Computers, Privacy & the Constitution

An Introduction to how Personal Privacy and Personal Autonomy Have Changed with Technology

-- By CorinneShim - 22 Mar 2017

Introduction

We currently live in a society where individual privacy and individual autonomy are at great risk due to the ways in which we as a society interact with digital devices and data. In this paper, I will introduce how data mining intrudes on personal privacy, how algorithms intrude on personal autonomy, and possible ways to address these problems.

Personal Privacy

Personal information given to third parties has historically not been protected under the Fourth Amendment, but the scope of this has vastly increased due to developments in technology, and personal privacy is now in danger of becoming obsolete. The Supreme Court has “repeated held that the Fourth Amendment does not prohibit the obtaining of information revealed to a third party and conveyed by him to Government authorities, even if the information is revealed on the assumption that it will be used only for a limited purpose and the confidence placed in the third party will not be betrayed” (United States v. Miller, 1976). If the third party has limited information on an individual, this is not so problematic. In the world of comprehensive computing and communication data collection, this is extremely problematic: behaviors ranging from how long you spend on a website to the content of all your purchasing data can be collected by companies to create profiles of individual behaviors and habits. For a company focused on selling products, creating profiles or selling profiles of consumer behavior as a more efficient way of ad-targeting. There is a record of everything you have ever bought through Amazon, a record of everything you have written and deleted on Facebook, a record of website you have visited, and that none of these records are protected. In June 2016, a Virginia District Court stated that there was no reasonable expectation of privacy in an IP address when using the Internet and that if the government found the IP address on a child pornography site, they could use it to hack his computer (United States v. Matish, E.D. Va. June 2, 2016, part of the Playpen cases, where the FBI was able to hack into child pornography website and obtain over a thousand IP addresses of users after getting a search warrant).

## Data block

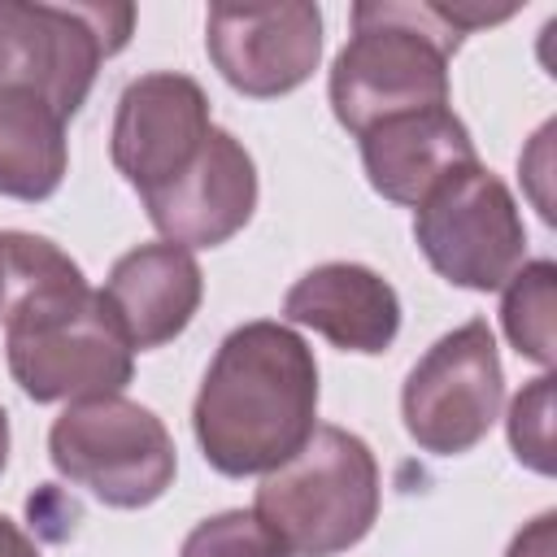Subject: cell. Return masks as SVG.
<instances>
[{"mask_svg": "<svg viewBox=\"0 0 557 557\" xmlns=\"http://www.w3.org/2000/svg\"><path fill=\"white\" fill-rule=\"evenodd\" d=\"M418 248L457 287L496 292L522 270V218L509 187L479 161L444 178L413 218Z\"/></svg>", "mask_w": 557, "mask_h": 557, "instance_id": "7", "label": "cell"}, {"mask_svg": "<svg viewBox=\"0 0 557 557\" xmlns=\"http://www.w3.org/2000/svg\"><path fill=\"white\" fill-rule=\"evenodd\" d=\"M104 300L131 348H157L191 322L200 305V265L183 244H139L113 265Z\"/></svg>", "mask_w": 557, "mask_h": 557, "instance_id": "13", "label": "cell"}, {"mask_svg": "<svg viewBox=\"0 0 557 557\" xmlns=\"http://www.w3.org/2000/svg\"><path fill=\"white\" fill-rule=\"evenodd\" d=\"M0 557H39V548L0 513Z\"/></svg>", "mask_w": 557, "mask_h": 557, "instance_id": "20", "label": "cell"}, {"mask_svg": "<svg viewBox=\"0 0 557 557\" xmlns=\"http://www.w3.org/2000/svg\"><path fill=\"white\" fill-rule=\"evenodd\" d=\"M361 161L370 187L396 205H422L444 178L474 165V144L448 104L413 109L361 131Z\"/></svg>", "mask_w": 557, "mask_h": 557, "instance_id": "12", "label": "cell"}, {"mask_svg": "<svg viewBox=\"0 0 557 557\" xmlns=\"http://www.w3.org/2000/svg\"><path fill=\"white\" fill-rule=\"evenodd\" d=\"M4 461H9V413L0 409V470H4Z\"/></svg>", "mask_w": 557, "mask_h": 557, "instance_id": "21", "label": "cell"}, {"mask_svg": "<svg viewBox=\"0 0 557 557\" xmlns=\"http://www.w3.org/2000/svg\"><path fill=\"white\" fill-rule=\"evenodd\" d=\"M178 557H292V553L278 544V535L257 513L231 509V513L205 518L183 540Z\"/></svg>", "mask_w": 557, "mask_h": 557, "instance_id": "17", "label": "cell"}, {"mask_svg": "<svg viewBox=\"0 0 557 557\" xmlns=\"http://www.w3.org/2000/svg\"><path fill=\"white\" fill-rule=\"evenodd\" d=\"M209 57L244 96H283L300 87L322 57V13L305 0L283 4H213Z\"/></svg>", "mask_w": 557, "mask_h": 557, "instance_id": "9", "label": "cell"}, {"mask_svg": "<svg viewBox=\"0 0 557 557\" xmlns=\"http://www.w3.org/2000/svg\"><path fill=\"white\" fill-rule=\"evenodd\" d=\"M461 30L435 4H352V39L331 70L335 117L361 135L383 117L448 104V57Z\"/></svg>", "mask_w": 557, "mask_h": 557, "instance_id": "3", "label": "cell"}, {"mask_svg": "<svg viewBox=\"0 0 557 557\" xmlns=\"http://www.w3.org/2000/svg\"><path fill=\"white\" fill-rule=\"evenodd\" d=\"M0 322L9 370L30 400L117 396L131 379L135 348L104 292L39 235H0Z\"/></svg>", "mask_w": 557, "mask_h": 557, "instance_id": "1", "label": "cell"}, {"mask_svg": "<svg viewBox=\"0 0 557 557\" xmlns=\"http://www.w3.org/2000/svg\"><path fill=\"white\" fill-rule=\"evenodd\" d=\"M131 4L0 0V91H35L70 122L100 61L131 39Z\"/></svg>", "mask_w": 557, "mask_h": 557, "instance_id": "5", "label": "cell"}, {"mask_svg": "<svg viewBox=\"0 0 557 557\" xmlns=\"http://www.w3.org/2000/svg\"><path fill=\"white\" fill-rule=\"evenodd\" d=\"M318 409V366L283 322L235 326L191 409L196 440L222 474H270L309 435Z\"/></svg>", "mask_w": 557, "mask_h": 557, "instance_id": "2", "label": "cell"}, {"mask_svg": "<svg viewBox=\"0 0 557 557\" xmlns=\"http://www.w3.org/2000/svg\"><path fill=\"white\" fill-rule=\"evenodd\" d=\"M213 122L209 100L196 78L187 74H144L135 78L113 117V165L144 191L178 178L196 152L205 148Z\"/></svg>", "mask_w": 557, "mask_h": 557, "instance_id": "10", "label": "cell"}, {"mask_svg": "<svg viewBox=\"0 0 557 557\" xmlns=\"http://www.w3.org/2000/svg\"><path fill=\"white\" fill-rule=\"evenodd\" d=\"M553 513H540L513 544H509V557H557V544H553Z\"/></svg>", "mask_w": 557, "mask_h": 557, "instance_id": "19", "label": "cell"}, {"mask_svg": "<svg viewBox=\"0 0 557 557\" xmlns=\"http://www.w3.org/2000/svg\"><path fill=\"white\" fill-rule=\"evenodd\" d=\"M65 174V117L35 91H0V191L44 200Z\"/></svg>", "mask_w": 557, "mask_h": 557, "instance_id": "15", "label": "cell"}, {"mask_svg": "<svg viewBox=\"0 0 557 557\" xmlns=\"http://www.w3.org/2000/svg\"><path fill=\"white\" fill-rule=\"evenodd\" d=\"M283 313L300 326H313L335 348L383 352L400 326V300L392 283L352 261H331L309 270L283 300Z\"/></svg>", "mask_w": 557, "mask_h": 557, "instance_id": "14", "label": "cell"}, {"mask_svg": "<svg viewBox=\"0 0 557 557\" xmlns=\"http://www.w3.org/2000/svg\"><path fill=\"white\" fill-rule=\"evenodd\" d=\"M509 440L531 470L540 474L553 470V379L548 374H540L527 392H518L509 409Z\"/></svg>", "mask_w": 557, "mask_h": 557, "instance_id": "18", "label": "cell"}, {"mask_svg": "<svg viewBox=\"0 0 557 557\" xmlns=\"http://www.w3.org/2000/svg\"><path fill=\"white\" fill-rule=\"evenodd\" d=\"M252 513L292 557H335L352 548L379 513L374 453L344 426H313V435L261 479Z\"/></svg>", "mask_w": 557, "mask_h": 557, "instance_id": "4", "label": "cell"}, {"mask_svg": "<svg viewBox=\"0 0 557 557\" xmlns=\"http://www.w3.org/2000/svg\"><path fill=\"white\" fill-rule=\"evenodd\" d=\"M553 261H531L505 283V331L518 352L548 366L553 361Z\"/></svg>", "mask_w": 557, "mask_h": 557, "instance_id": "16", "label": "cell"}, {"mask_svg": "<svg viewBox=\"0 0 557 557\" xmlns=\"http://www.w3.org/2000/svg\"><path fill=\"white\" fill-rule=\"evenodd\" d=\"M144 205H148L152 226L170 244L213 248L252 218V205H257L252 157L231 131L213 126L196 161L178 178L144 191Z\"/></svg>", "mask_w": 557, "mask_h": 557, "instance_id": "11", "label": "cell"}, {"mask_svg": "<svg viewBox=\"0 0 557 557\" xmlns=\"http://www.w3.org/2000/svg\"><path fill=\"white\" fill-rule=\"evenodd\" d=\"M52 466L113 509L152 505L174 479V440L161 418L126 396L70 400L48 435Z\"/></svg>", "mask_w": 557, "mask_h": 557, "instance_id": "6", "label": "cell"}, {"mask_svg": "<svg viewBox=\"0 0 557 557\" xmlns=\"http://www.w3.org/2000/svg\"><path fill=\"white\" fill-rule=\"evenodd\" d=\"M505 374L487 322H466L448 331L405 379V426L440 457L474 448L500 413Z\"/></svg>", "mask_w": 557, "mask_h": 557, "instance_id": "8", "label": "cell"}]
</instances>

## To do
1. Decide whether each statement agrees with the essay on privacy and technology, answering yes or no and quoting the words of the essay that settle it. (a) The Supreme Court case quoted in the essay is from 1976. (b) The Virginia District Court found a reasonable expectation of privacy in an IP address. (c) The FBI got a search warrant before obtaining the IP addresses in the Playpen cases.
2. In the essay on privacy and technology, how many IP addresses of users did the FBI obtain in the Playpen cases?
3. Pick up the essay on privacy and technology after its last sentence and write the next part.

## Answers for this exercise
1.
(a) Yes: "(United States v. Miller, 1976)".
(b) No: "there was no reasonable expectation of privacy in an IP address when using the Internet".
(c) Yes: "after getting a search warrant".

2. Over a thousand.

3.
There is, however, some hope: on February 1, 2017, Edina Police Detective David Lindman was granted “a search warrant to obtain the names, email addresses, account information and IP addresses of everyone in the entire town of 50,000 who had searched for any variation of [Douglas Junker] between Dec. 1, 2016, and Jan. 7, 2017,” including “name(s), address(es), telephone number(s), dates of birth, Social Security numbers, email addresses, payment information, account information, IP addresses, and MAC addresses of the person(s) who requested/completed the search.” This request is a clear over-reach of anything United States v. Miller or the Fourth Amendment could have meant, and may be the shock needed to provide a forum for re-evaluating our right to personal privacy as a society.

Personal Autonomy

Technology has influenced personal autonomy in many ways, one of which is by creating and reinforcing human prejudices through software algorithms. Software algorithms are a product of programmer’s beliefs. What this means is that algorithms can sometimes reflect unknown biases, with unintended consequences. For example, a Carnegie Mellon study found that Google’s advertising system showed an ad for high-income jobs six times as often for males as it did females (“Automated Experiments on Ad Privacy Settings”). It is probably true that the algorithm was not meant to disproportionately favor showing males high-income jobs, but nevertheless, this is what it is doing.

In some cases, there are intended consequences: Companies like Amazon like to use algorithms to increase consumer spending (Quartz, “Amazon’s algorithms are misleading customers and causing them to spend way more than they should”). Facebook once ran a week-long experiment that influenced the emotions of over 600,000 users (Forbes, “Facebook Manipulated 689,003 Users' Emotions For Science”). As a profit driven decision, the ethics can seem trivial. As a social experiment, the ethics are controversial. But imagine, for a moment, that instead of focusing on consumer purchasing behavior or consumer emotional behavior, we were to combine the two and perhaps influence a political contribution by making somebody happier with one candidate over another. This is where our technology is currently going. That humans are influenced by their environment is not a problem. That we are unaware of or willingly being influenced by institutions not looking out for our best interests is a huge problem, possibly even bigger than our loss of personal privacy as a society.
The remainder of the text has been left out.